BEGIN Given data
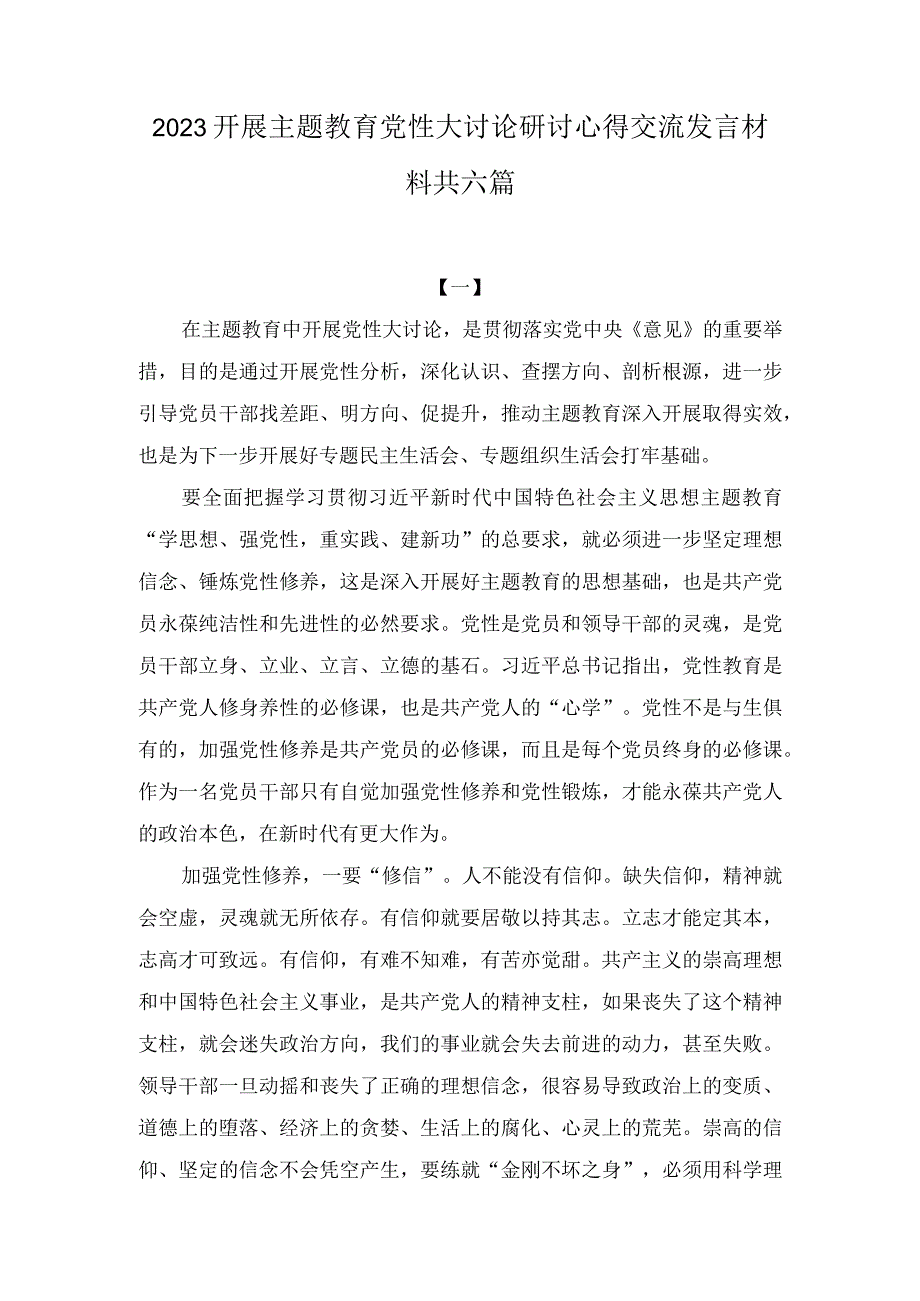 2023开展主题教育党性大讨论研讨心得交流发言材料共六篇

【一】

在主题教育中开展党性大讨论，是贯彻落实党中央《意见》的重要举措，目的是通过开展党性分析，深化认识、查摆方向、剖析根源，进一步引导党员干部找差距、明方向、促提升，推动主题教育深入开展取得实效，也是为下一步开展好专题民主生活会、专题组织生活会打牢基础。

要全面把握学习贯彻习近平新时代中国特色社会主义思想主题教育“学思想、强党性，重实践、建新功”的总要求，就必须进一步坚定理想信念、锤炼党性修养，这是深入开展好主题教育的思想基础，也是共产党员永葆纯洁性和先进性的必然要求。党性是党员和领导干部的灵魂，是党员干部立身、立业、立言、立德的基石。习近平总书记指出，党性教育是共产党人修身养性的必修课，也是共产党人的“心学”。党性不是与生俱有的，加强党性修养是共产党员的必修课，而且是每个党员终身的必修课。作为一名党员干部只有自觉加强党性修养和党性锻炼，才能永葆共产党人的政治本色，在新时代有更大作为。

加强党性修养，一要“修信”。人不能没有信仰。缺失信仰，精神就会空虚，灵魂就无所依存。有信仰就要居敬以持其志。立志才能定其本，志高才可致远。有信仰，有难不知难，有苦亦觉甜。共产主义的崇高理想和中国特色社会主义事业，是共产党人的精神支柱，如果丧失了这个精神支柱，就会迷失政治方向，我们的事业就会失去前进的动力，甚至失败。领导干部一旦动摇和丧失了正确的理想信念，很容易导致政治上的变质、道德上的堕落、经济上的贪婪、生活上的腐化、心灵上的荒芜。崇高的信仰、坚定的信念不会凭空产生，要练就“金刚不坏之身”，必须用科学理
END Given data
What is required: If a record holds a picture, leave the picture out, but copy everything else exactly.

Solution to this task:
 2023开展主题教育党性大讨论研讨心得交流发言材料共六篇

【一】

在主题教育中开展党性大讨论，是贯彻落实党中央《意见》的重要举措，目的是通过开展党性分析，深化认识、查摆方向、剖析根源，进一步引导党员干部找差距、明方向、促提升，推动主题教育深入开展取得实效，也是为下一步开展好专题民主生活会、专题组织生活会打牢基础。

要全面把握学习贯彻习近平新时代中国特色社会主义思想主题教育“学思想、强党性，重实践、建新功”的总要求，就必须进一步坚定理想信念、锤炼党性修养，这是深入开展好主题教育的思想基础，也是共产党员永葆纯洁性和先进性的必然要求。党性是党员和领导干部的灵魂，是党员干部立身、立业、立言、立德的基石。习近平总书记指出，党性教育是共产党人修身养性的必修课，也是共产党人的“心学”。党性不是与生俱有的，加强党性修养是共产党员的必修课，而且是每个党员终身的必修课。作为一名党员干部只有自觉加强党性修养和党性锻炼，才能永葆共产党人的政治本色，在新时代有更大作为。

加强党性修养，一要“修信”。人不能没有信仰。缺失信仰，精神就会空虚，灵魂就无所依存。有信仰就要居敬以持其志。立志才能定其本，志高才可致远。有信仰，有难不知难，有苦亦觉甜。共产主义的崇高理想和中国特色社会主义事业，是共产党人的精神支柱，如果丧失了这个精神支柱，就会迷失政治方向，我们的事业就会失去前进的动力，甚至失败。领导干部一旦动摇和丧失了正确的理想信念，很容易导致政治上的变质、道德上的堕落、经济上的贪婪、生活上的腐化、心灵上的荒芜。崇高的信仰、坚定的信念不会凭空产生，要练就“金刚不坏之身”，必须用科学理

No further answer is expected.